Il Novecento, come si è più volte detto, è il secolo del cinema. E mai come in questo ultimo lustro il cinema ha cercato di fare i conti con il suo momento storico d’elezione: tanto per vagliarne il retaggio quanto per prenderne le distanze, tanto per cercare di restituirne un’immagine filtrata dallo scorrere del tempo quanto per individuarne i margini nudi e gli altari ancora scoperti. Un filone di pensiero non estraneo a diversi film presentati a questa edizione della Mostra del Cinema. Ma se Marcia su Roma (2022) di Mark Cousins parte come uno splendido critofilm che analizza l’infausto A noi! (1923) di Umberto Paradisi per poi limitarsi a impaginare una superficiale cronistoria dei totalitarismi novecenteschi e infine – un po’ cialtronescamente – individuarne le contemporanee recrudescenze, decisamente più meritevoli d’attenzione sono altri due film: il documentario The Kiev Trial [id., 2022] di Sergej Loznitsa (per comodità utilizziamo questa traslitterazione, la più comune ma non la più corretta) e il tragicomico post-beckettiano Gli spiriti dell’isola [The Banshees of Inisherin, 2022] di Martin McDonagh.

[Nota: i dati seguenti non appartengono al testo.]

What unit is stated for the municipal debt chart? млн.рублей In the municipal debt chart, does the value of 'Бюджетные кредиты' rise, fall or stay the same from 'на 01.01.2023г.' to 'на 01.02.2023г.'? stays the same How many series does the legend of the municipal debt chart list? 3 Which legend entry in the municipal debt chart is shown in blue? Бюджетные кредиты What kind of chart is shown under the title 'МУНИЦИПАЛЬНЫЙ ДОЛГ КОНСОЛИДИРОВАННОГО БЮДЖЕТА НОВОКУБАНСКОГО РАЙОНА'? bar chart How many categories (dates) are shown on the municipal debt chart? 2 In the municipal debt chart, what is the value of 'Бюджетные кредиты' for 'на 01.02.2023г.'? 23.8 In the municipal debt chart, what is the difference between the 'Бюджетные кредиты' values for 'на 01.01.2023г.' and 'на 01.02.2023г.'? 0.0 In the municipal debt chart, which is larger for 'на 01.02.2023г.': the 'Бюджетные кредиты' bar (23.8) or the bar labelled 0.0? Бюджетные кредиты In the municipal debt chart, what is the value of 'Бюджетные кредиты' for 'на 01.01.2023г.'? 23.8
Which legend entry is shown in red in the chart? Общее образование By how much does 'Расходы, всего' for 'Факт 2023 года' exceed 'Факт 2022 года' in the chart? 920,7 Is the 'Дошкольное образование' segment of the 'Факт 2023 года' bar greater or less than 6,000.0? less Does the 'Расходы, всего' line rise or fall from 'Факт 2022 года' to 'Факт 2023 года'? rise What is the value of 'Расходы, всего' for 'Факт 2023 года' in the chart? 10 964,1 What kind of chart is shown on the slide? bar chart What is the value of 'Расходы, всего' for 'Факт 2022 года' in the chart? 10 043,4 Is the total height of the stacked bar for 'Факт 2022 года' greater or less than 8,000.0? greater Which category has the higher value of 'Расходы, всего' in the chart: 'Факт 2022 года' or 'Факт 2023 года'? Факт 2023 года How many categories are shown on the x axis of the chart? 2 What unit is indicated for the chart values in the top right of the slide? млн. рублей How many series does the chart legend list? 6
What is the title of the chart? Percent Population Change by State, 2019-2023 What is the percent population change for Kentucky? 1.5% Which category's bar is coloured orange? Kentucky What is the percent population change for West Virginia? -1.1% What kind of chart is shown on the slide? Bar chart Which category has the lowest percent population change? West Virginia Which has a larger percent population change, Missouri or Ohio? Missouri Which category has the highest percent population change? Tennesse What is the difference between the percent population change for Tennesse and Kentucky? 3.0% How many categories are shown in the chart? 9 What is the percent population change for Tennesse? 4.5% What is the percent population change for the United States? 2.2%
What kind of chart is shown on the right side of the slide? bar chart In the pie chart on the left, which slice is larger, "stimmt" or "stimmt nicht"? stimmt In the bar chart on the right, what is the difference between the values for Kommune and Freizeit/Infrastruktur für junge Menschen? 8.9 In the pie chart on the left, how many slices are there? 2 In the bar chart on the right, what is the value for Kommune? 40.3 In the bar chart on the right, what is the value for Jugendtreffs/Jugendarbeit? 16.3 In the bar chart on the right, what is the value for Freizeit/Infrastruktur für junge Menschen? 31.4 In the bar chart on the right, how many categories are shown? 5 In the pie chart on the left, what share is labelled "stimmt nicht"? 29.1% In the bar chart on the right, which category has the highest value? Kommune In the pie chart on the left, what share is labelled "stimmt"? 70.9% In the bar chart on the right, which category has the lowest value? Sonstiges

In entrambi i casi, il territorio d’indagine è per certi versi il medesimo del recentissimo Fairytale [id., 2022], l’ultimo capolavoro di Aleksandr Sokurov presentato a Locarno: il lascito del Novecento, infatti, si manifesta anzitutto attraverso un onnipervasivo senso di morte, da intendersi come tentativo di rielaborare il lutto (Loznitsa) o come paura per la sua imponderabilità (come succede al personaggio interpretato da Brendan Gleeson ne Gli spiriti dell’isola). Convocata sul banco dei testimoni, la Storia nel Novecento si svela per la prima volta come soggetto e non come oggetto, il rapporto tra individuo e mondo si ribalta, il primo sembra quasi emanazione di sconvolgimenti e paranoie del secondo. La “Norimberga di Kiev” di cui racconta Loznitsa – a controcanto ed espansione del precedente e monumentale Babi Yar. Context – restituisce a immagini d’epoca girate da anonimi (e straordinari) cineoperatori il ruolo inedito di convogliare il senso di orrore per una realtà dove la morte sembra porsi come unico strumento d’interpretazione della vita; il conflitto che vede opposti il Candide interpretato da Colin Farrell e il compositore interpretato da Brendan Gleeson ne Gli spiriti dell’isola, che pesca tanto dal teatro dell’assurdo quanto da un certo post-pirandellismo riletto alla luce di Alfred Jarry, diventa incarnazione fin schematica della guerra civile irlandese, secondo un’idea di lotta fratricida che può concludersi necessariamente con l’alterazione definitiva dello status quo. Senza dimenticare che in Saint Omer [id., 2022] di Alice Diop l’eredità postcolonialista rifulge nella vicenda di una madre che ha ucciso la propria figlia per motivi del tutto incomprensibili.
Ripercorrendo il Novecento, di fatto, il cinema sembra volerlo mettere da parte senza mai riuscirvi pienamente, come se il secolo breve fosse ancora il punto di riferimento attraverso cui filtrare e analizzare ogni cambio di paradigma della civiltà delle immagini e ogni tentativo d’interpretazione della Storia. In un momento in cui – come abbiamo scritto su queste pagine – la morte sembra essere diventata il denominatore comune della stragrande maggioranza della produzione audiovisiva, ecco che il cinema si volge nuovamente indietro al Novecento per celebrare una sorta di rito di espiazione. Come se volesse nuovamente guardare in faccia la morte stessa dopo averla per decenni mitizzata e ritualizzata, trasformata in limes, in rito di passaggio e non riprodotta come incarnazione assurda e terribile della fine.